But if you mean [2], then I am confused, with regard to firmware on
physical hardware. Namely, even on physical machines, the firmware has
to estimate, in advance, the area size that will be needed for CPERs,
doesn't it? And once the firmware allocates that memory area, it cannot
be resized at OS runtime. If there are more CPERs at runtime (due to
hardware errors) than the firmware allocated room for, they must surely
wrap around in the preallocated buffer (like in a ring buffer). Isn't
that correct?

On the diagrams that you linked above (great looking diagrams BTW!), I
see CPER in two places (it is helpfully shaded red):

- to the right of BERT; the CPER is part of a box that is captioned
"firmware reserved memory"

- to the right of HEST; again the CPER is part of a box that is
captioned "firmware reserved memory"

So, IMO, when QEMU has to guesstimate the room for CPERs in advance,
that doesn't differ from the physical firmware case. In QEMU maybe you
can let the user specify the area size on the command line, with a
machine type property or similar.

Thanks
Laszlo

Dongjiu Geng April 21, 2017, 1:27 p.m. UTC | #43

Hi all/Laszlo,

  sorry, I have a question to consult with you.


On 2017/4/7 2:55, Laszlo Ersek wrote:
> On 04/06/17 14:35, gengdongjiu wrote:
>> Dear, Laszlo
>>    Thanks for your detailed explanation.
>>
>> On 2017/3/29 19:58, Laszlo Ersek wrote:
>>> (This ought to be one of the longest address lists I've ever seen :)
>>> Thanks for the CC. I'm glad Shannon is already on the CC list. For good
>>> measure, I'm adding MST and Igor.)

> _DATASET ENTRIES_:

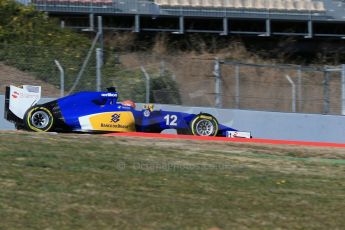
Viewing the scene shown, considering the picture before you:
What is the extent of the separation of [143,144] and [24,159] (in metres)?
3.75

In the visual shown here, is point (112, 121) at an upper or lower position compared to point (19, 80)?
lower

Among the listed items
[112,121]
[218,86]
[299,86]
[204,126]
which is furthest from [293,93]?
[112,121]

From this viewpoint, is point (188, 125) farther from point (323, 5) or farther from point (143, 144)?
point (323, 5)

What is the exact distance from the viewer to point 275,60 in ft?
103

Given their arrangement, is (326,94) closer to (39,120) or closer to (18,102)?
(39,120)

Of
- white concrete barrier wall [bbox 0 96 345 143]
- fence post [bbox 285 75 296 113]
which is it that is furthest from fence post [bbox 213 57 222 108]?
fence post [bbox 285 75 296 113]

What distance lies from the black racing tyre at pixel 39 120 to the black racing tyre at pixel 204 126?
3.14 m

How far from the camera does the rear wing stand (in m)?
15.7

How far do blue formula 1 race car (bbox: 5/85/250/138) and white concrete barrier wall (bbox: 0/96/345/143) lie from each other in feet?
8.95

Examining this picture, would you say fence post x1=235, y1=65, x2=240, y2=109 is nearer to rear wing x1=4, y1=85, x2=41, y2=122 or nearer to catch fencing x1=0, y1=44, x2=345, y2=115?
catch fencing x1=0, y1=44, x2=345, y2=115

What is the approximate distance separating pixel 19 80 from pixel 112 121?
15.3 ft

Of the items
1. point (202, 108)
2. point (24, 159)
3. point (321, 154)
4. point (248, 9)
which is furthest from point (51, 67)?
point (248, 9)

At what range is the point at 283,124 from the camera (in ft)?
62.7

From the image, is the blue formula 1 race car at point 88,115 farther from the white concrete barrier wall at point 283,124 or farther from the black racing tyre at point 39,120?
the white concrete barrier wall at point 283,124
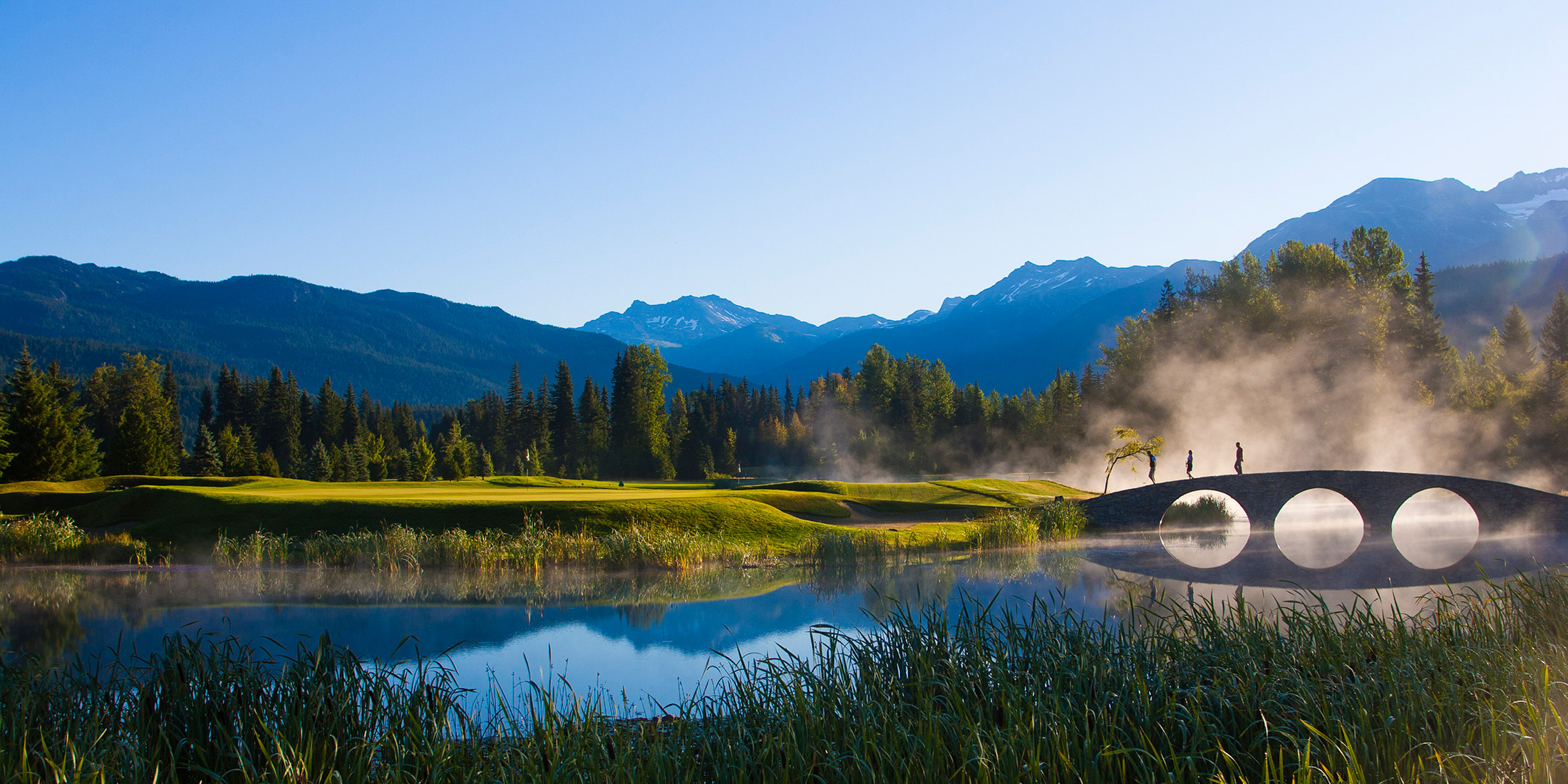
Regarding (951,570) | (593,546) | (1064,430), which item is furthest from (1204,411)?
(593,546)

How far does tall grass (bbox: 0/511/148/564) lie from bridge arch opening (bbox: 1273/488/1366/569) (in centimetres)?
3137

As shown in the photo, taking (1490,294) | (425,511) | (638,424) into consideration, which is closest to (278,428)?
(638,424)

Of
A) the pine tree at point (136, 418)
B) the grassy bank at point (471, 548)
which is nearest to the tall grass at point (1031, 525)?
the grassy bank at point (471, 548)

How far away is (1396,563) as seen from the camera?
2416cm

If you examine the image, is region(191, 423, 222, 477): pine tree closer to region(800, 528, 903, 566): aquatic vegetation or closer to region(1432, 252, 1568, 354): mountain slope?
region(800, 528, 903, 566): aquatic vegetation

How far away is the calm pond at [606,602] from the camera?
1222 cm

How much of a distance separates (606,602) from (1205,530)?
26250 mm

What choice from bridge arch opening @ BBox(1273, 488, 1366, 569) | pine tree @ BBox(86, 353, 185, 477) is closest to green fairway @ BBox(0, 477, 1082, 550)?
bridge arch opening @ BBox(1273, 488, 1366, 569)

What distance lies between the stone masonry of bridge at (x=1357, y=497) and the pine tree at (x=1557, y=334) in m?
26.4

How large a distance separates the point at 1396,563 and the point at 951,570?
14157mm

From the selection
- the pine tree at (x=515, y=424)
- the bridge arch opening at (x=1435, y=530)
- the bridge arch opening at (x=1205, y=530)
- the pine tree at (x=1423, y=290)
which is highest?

> _WHAT TO WORK ON_:
1) Extract the part of the thread about firmware-reserved memory for CPERs between "So, IMO, when" and "consult with you.", inclusive.
2) Copy the records exactly, from the line holding "How much of" through the final line of the records, inclusive.

> _RESULTS OF THE TASKS_:
1)
So, IMO, when QEMU has to guesstimate the room for CPERs in advance,
that doesn't differ from the physical firmware case. In QEMU maybe you
can let the user specify the area size on the command line, with a
machine type property or similar.

Thanks
Laszlo

Dongjiu Geng April 21, 2017, 1:27 p.m. UTC | #43

Hi all/Laszlo,

  sorry, I have a question to consult with you.

2)
How much of a distance separates (606,602) from (1205,530)?
26250 mm

What choice from bridge arch opening @ BBox(1273, 488, 1366, 569) | pine tree @ BBox(86, 353, 185, 477) is closest to green fairway @ BBox(0, 477, 1082, 550)?
bridge arch opening @ BBox(1273, 488, 1366, 569)

What distance lies between the stone masonry of bridge at (x=1357, y=497) and the pine tree at (x=1557, y=334) in m?
26.4

How large a distance separates the point at 1396,563 and the point at 951,570?
14157mm

From the selection
- the pine tree at (x=515, y=424)
- the bridge arch opening at (x=1435, y=530)
- the bridge arch opening at (x=1205, y=530)
- the pine tree at (x=1423, y=290)
which is highest?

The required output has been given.